Title: Bandgaps of Anthracene Based SAMs
Post by: Mohammed on February 25, 2019, 15:32

Hello All,

I would like a second opinion on some band gap analysis I carried out on 3 different types of Anthracene based SAMs. Their illustrations are attached ("SAMs.png"). I also investigated packed versions of the A2- & A3mono (i.e. with an overlap at the side chains). The band gap analysis was done both in standalone and on a substrate configurations ("Standalone.pdf" and "On Substrate.pdf"). One would expect with the increased conjugation, the band gap would decrease. And indeed this is the case either in gas phase or on substrate. But what puzzles me a bit, is the rather significant decrease in the gap in the case of the A3mono (either single or packed). To double check the MES anaylsis, I also did a PDOS simulaiton which returned more or less the same results

A second opinon on why the large decrease is observed would be greatly appreciated. Thank You!
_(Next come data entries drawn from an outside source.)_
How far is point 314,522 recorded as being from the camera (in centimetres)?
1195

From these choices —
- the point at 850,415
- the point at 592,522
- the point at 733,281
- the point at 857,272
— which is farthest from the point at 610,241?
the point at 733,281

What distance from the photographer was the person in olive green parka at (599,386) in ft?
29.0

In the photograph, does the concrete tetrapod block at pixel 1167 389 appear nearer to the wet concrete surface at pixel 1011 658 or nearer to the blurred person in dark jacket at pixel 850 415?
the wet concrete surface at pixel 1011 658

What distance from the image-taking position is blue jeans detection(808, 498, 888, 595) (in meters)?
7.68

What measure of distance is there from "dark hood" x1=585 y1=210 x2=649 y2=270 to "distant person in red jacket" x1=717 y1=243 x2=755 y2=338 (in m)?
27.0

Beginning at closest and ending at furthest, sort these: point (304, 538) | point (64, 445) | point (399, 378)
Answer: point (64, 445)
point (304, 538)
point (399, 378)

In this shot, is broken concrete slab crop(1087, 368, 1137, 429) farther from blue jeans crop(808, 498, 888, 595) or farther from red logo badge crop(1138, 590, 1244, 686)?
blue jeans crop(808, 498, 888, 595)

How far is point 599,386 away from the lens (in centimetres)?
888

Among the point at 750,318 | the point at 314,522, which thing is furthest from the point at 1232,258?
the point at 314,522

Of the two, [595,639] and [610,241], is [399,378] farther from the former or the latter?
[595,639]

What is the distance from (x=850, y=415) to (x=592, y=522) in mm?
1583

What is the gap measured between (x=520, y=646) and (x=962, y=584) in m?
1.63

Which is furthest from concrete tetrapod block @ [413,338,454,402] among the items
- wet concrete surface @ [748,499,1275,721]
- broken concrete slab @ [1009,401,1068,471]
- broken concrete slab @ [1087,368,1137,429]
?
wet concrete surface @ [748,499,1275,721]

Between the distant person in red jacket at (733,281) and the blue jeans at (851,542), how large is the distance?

Title: Re: Bandgaps of Anthracene Based SAMs
Post by: Petr Khomyakov on February 26, 2019, 11:34

It would be helpful if you explain in more detail on why you are expecting narrowing the HOMO-LUMO gap in all the cases of the increased conjugation. That might be the key for understanding the issue. It could also be instructive to see your scripts for the "trouble" calculations.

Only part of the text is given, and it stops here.